Walsh was born into a family of Romany Gypsies – not the Irish travelers, which are a different group with different origins. His father was a legendary bare-knuckle fighter, and expects the same from his first-born son. Fight training begins at age four – Mikey’s father beats him regularly to teach him how to take a punch. And while his mother objects at first, there is no stopping Mikey’s dad, who also gives regular beatings for disobedience, attempting to avoid training, and losing fights with other gypsy boys, even if they are twice Mikey’s age.
Despite his father’s efforts, this is not Mikey’s destiny.
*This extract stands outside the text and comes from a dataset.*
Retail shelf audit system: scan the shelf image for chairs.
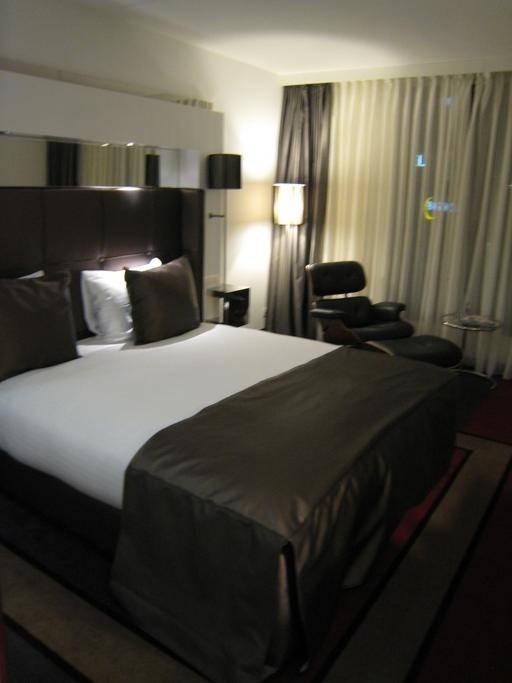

Small and not prone to violence, he eventually learns to defend himself enough to survive the taunts of the non-Gypsy children at school, but he still can’t fight off an uncle who molests him. In addition to all this, Mikey realizes in his early teens that he is gay, and keeping this secret is what ultimately leads him to escape his community.
Is he bitter? No way. What is clear about the memoir is that Mikey loved living as a Gypsy. And anyone who has dreamed of a life off the beaten path will understand this. Gypsy communities are located on the outskirts of cities. They live in wooded areas that offer privacy and seclusion from the non-Gypsy world. Schooling is minimal, the parties are huge, and the family ties are for life. Leaving the Gypsy community means you can never return – and Mikey must eventually decide whether to stay and live a secret life, or risk everything to escape.
Mikey’s story of growing up and surviving his culture is absolutely riveting – I could not turn the pages fast enough. The Gypsies are maligned, stereotyped, hated, and yet romanticized – but no one can REALLY tell their story unless they come from that world. Mikey Walsh (a pseudonym, by the way) tells all, and tells it with heart.